Submassive liver necrosis in a hepatitis B carrier with Cushing's syndrome.

Reactivation of hepatitis B virus (HBV) replication in hepatitis B surface antigen (HBsAg)-positive patients is associated with immunosuppressive therapy. However, the interactions between endogenous glucocorticoid in Cushing's syndrome and HBV-related hepatitis remain unclear. Here, we describe the management of a 32-year-old male HBV carrier with Cushing's syndrome caused by an adrenal cortical adenoma, who developed severe hepatitis B. Repeated episodes of septicemia resulting from hypercortisolemia-related immunosuppression further compromised his hepatic condition.
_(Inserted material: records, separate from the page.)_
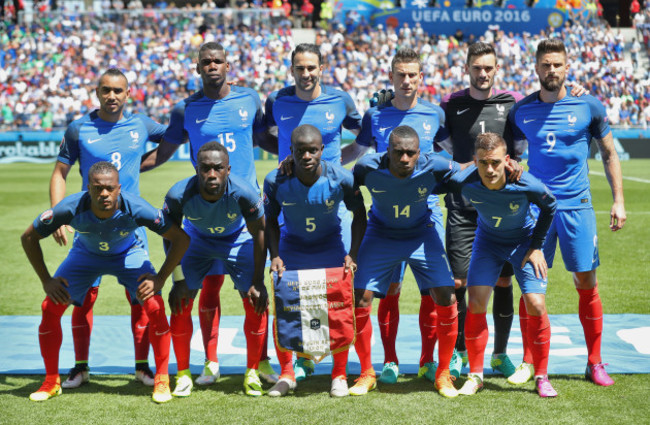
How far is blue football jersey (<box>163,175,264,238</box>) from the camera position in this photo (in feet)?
16.8

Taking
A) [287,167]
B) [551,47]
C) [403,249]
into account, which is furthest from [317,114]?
[551,47]

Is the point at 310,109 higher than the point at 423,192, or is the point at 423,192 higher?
the point at 310,109

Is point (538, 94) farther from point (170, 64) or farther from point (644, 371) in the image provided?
point (170, 64)

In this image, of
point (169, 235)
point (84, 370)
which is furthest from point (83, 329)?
point (169, 235)

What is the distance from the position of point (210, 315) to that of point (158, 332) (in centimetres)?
57

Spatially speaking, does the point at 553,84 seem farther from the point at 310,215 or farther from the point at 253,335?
the point at 253,335

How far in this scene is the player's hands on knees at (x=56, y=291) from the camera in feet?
16.8

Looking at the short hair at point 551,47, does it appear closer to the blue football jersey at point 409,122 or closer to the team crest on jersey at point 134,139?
the blue football jersey at point 409,122

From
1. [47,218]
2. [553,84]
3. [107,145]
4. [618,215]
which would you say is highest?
[553,84]

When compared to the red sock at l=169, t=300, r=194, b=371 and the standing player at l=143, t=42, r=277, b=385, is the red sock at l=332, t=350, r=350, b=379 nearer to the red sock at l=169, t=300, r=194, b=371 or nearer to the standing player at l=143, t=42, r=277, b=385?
the standing player at l=143, t=42, r=277, b=385

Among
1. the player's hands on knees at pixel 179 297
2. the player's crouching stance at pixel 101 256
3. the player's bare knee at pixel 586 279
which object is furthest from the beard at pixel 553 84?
the player's hands on knees at pixel 179 297

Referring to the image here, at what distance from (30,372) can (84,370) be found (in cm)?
52

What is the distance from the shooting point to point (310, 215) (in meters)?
5.23

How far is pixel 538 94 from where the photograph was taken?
5605 mm
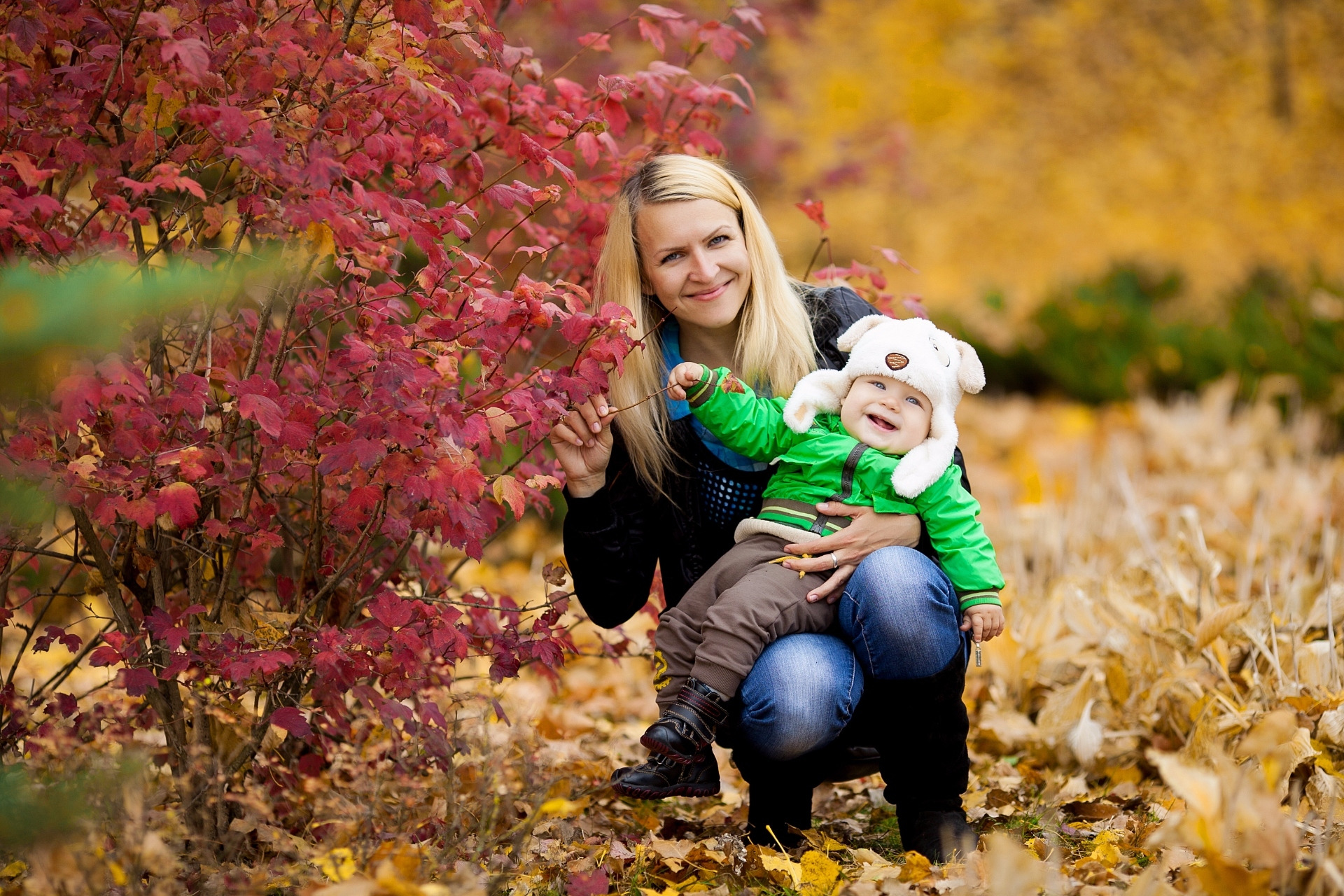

Adrenalectomy could not be performed due to coagulopathy. Lamivudine was not available at that time in Taiwan, and this patient died of hepatic failure and sepsis. At autopsy, his liver showed submassive necrosis with small regenerative nodules. The hepatocytes were positive for HBsAg (membrane and cytoplasmic) and hepatitis B core antigen (nuclear and cytoplasmic). Screening for HBsAg is of crucial significance for immunocompromised individuals. Once positive HBsAg is detected in immunosuppressed patients, liver function and viral status should be closely monitored to enable earlier diagnosis and prompt treatment with the newer nucleoside analogues that actively fight HBV.